Wednesday, December 10, 2008

Color Coding


Here, interlocked, are the first six weavers for "Olivier's Fingertip." The weavers are thin sheet metal with their paper templates still glued on top. I started at the same place I had in the maquette-- though after that I got a little lost, and the weaving didn't go as smoothly as the first time. My starting point is the crossing of weavers that are rather arbitrarily numbered 37, 38, and 00.

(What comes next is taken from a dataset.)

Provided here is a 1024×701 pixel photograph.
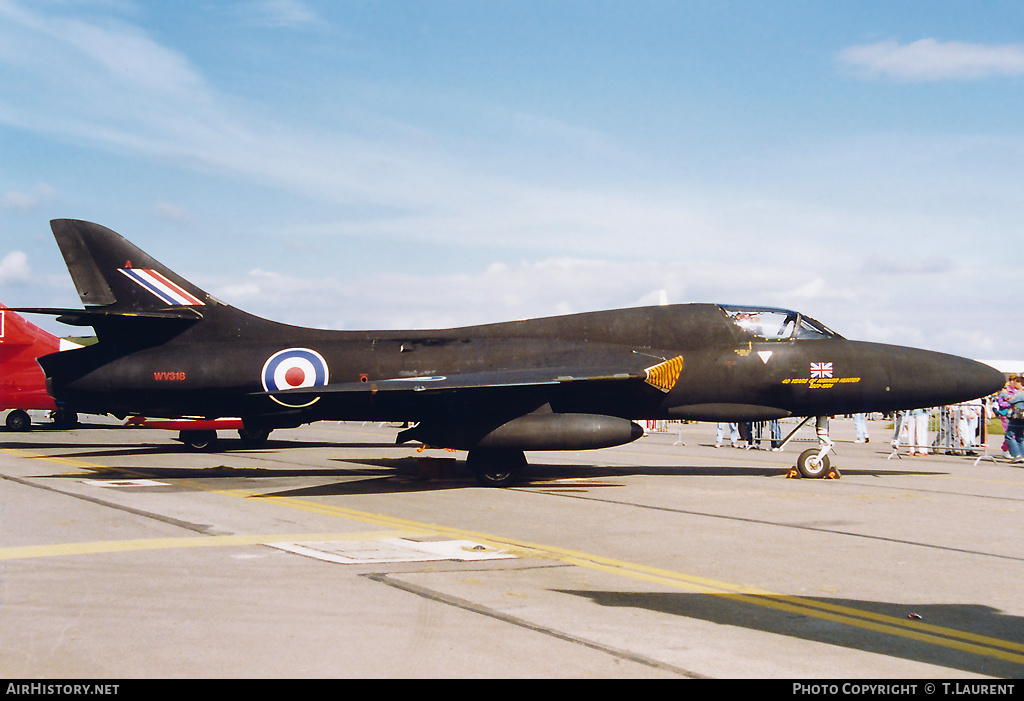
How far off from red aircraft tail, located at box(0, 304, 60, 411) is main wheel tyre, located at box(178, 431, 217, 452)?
939 cm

In my numbering system palindromes are not allowed, i.e., because 01 is used, 10 must be skipped. Similarly, because 12 is used, 21 must be skipped. This allows a color-coding that is based purely on color combinations, not color order. Up to 55 weavers can be coded with two color stripes in this way. The association between colors and numerals is the same as in the standard resistor color code used in electronics:

0 = BLACK

1 = BROWN

2 = RED

3 = ORANGE

4 = YELLOW

5 = GREEN

6 = BLUE

7 = VIOLET

8 = GRAY

9 = WHITE

I substituted pale lavender for white in order for the stripes to show up on the white paper. The first crossing (38, 37, 00) becomes (orange/gray, orange/violet, black/black.) While weaving you are only matching color pairs, not thinking about their numerical equivalents, but the numerical equivalents are useful in keeping piles of loose weavers organized.